Notwithstanding, the segment benefitted from our recently formed Cayman subsidiary, which grew its interest earnings asset base by 95% and positioned itself to benefit from higher yielding securities within the market.
Liquidity And Solvency
Cash and Cash Equivalents at the end of December 2022 were $42.94 billion, down from $51.88 billion as at December 2021. Regulatory capital requirements continue to be exceeded across all operating entities.
Outlook
As we come to the close of an undoubtedly challenging year, our outlook for 2023 remains conservative as many of the constraining factors to economic growth remain in place, namely inflation, the war in Ukraine and the lagging effect of high interest rates, causing the World Bank to issue a downward revision in global economic growth from 3% to 1.7%. We expect a continued slowing of growth amongst our key trading partners, including the United States and Britain, as consumer spending and market activity responds to the extended period of high interest rates. Domestically, we anticipate the Bank of Jamaica will remain focused on taming inflation, but indications are
that its recent market actions have been effective given the downward trajectory of this key measure.

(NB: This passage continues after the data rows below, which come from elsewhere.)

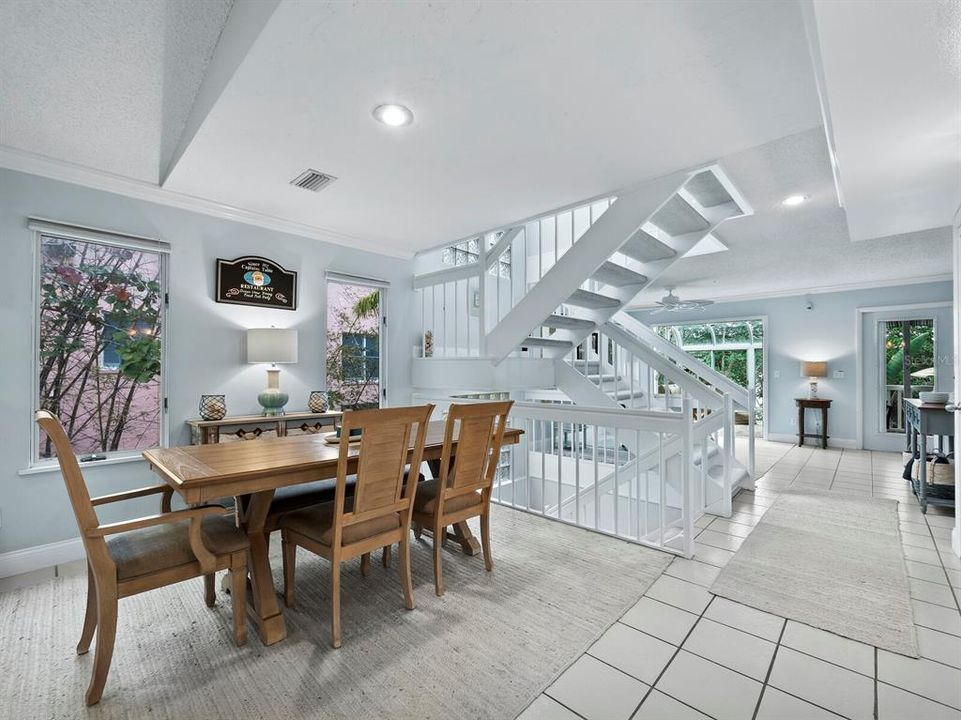 The dining room, adorned with expansive windows, enjoys a connection to the outdoors and a staircase leading to the elevated charm of the third floor.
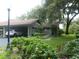 Charming home with a carport and lush landscaping, creating an inviting curb appeal at 6632 Sweetbriar Ln, Lakeland, FL 33813
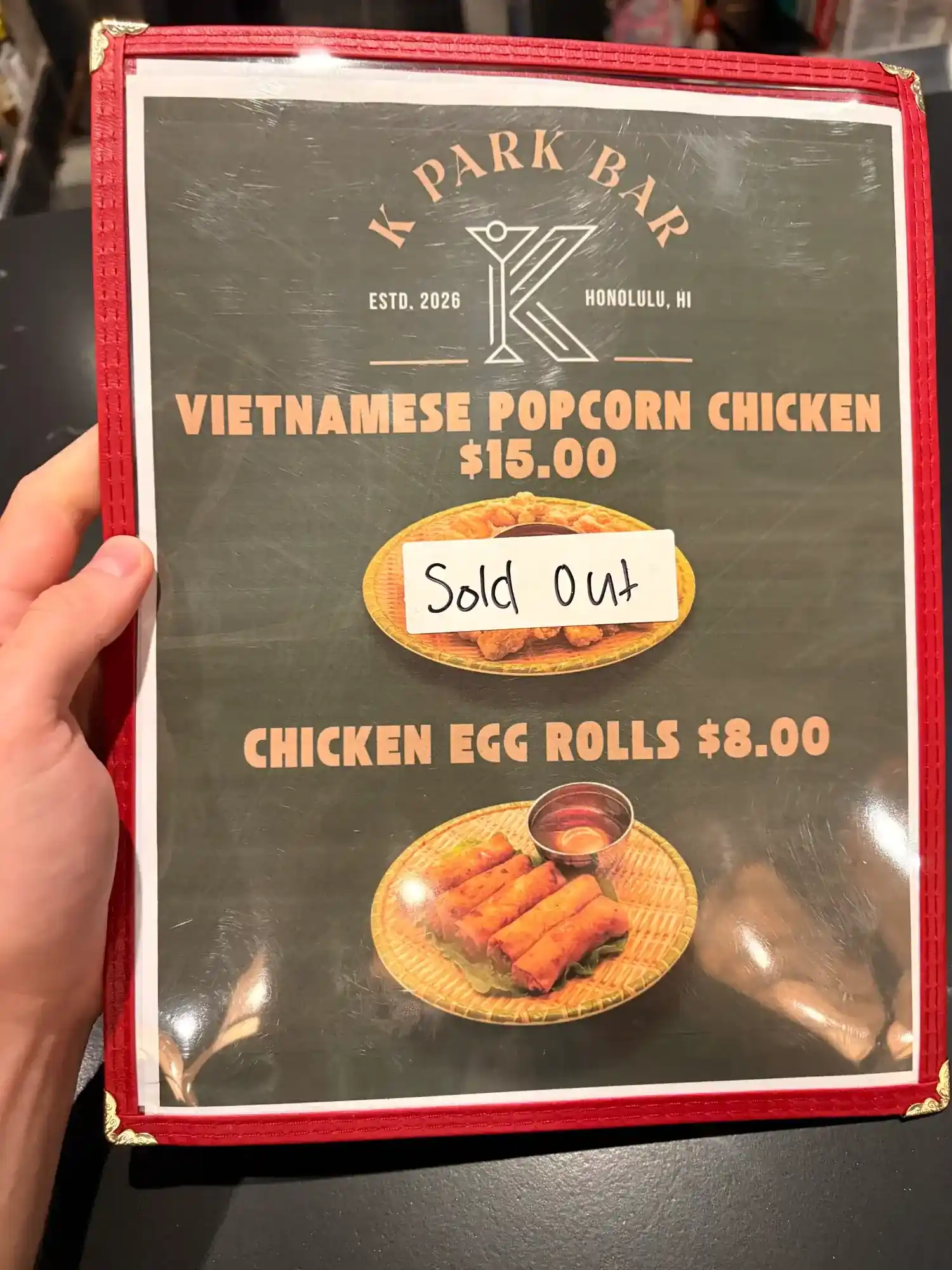 K Park Bar food menu showing Vietnamese Popcorn Chicken $15 and Chicken Egg Rolls $8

The Group is cognizant of and well prepared for the potential impact of International Financial Reporting Standard (“IFRS”) 17. The standard which becomes effective January 1, 2023, replacing IFRS 4, is anticipated to materially change the recognition and measurement requirements for our insurance business segments, as well as the presentation and disclosures in the Group’s Consolidated Financial Statements.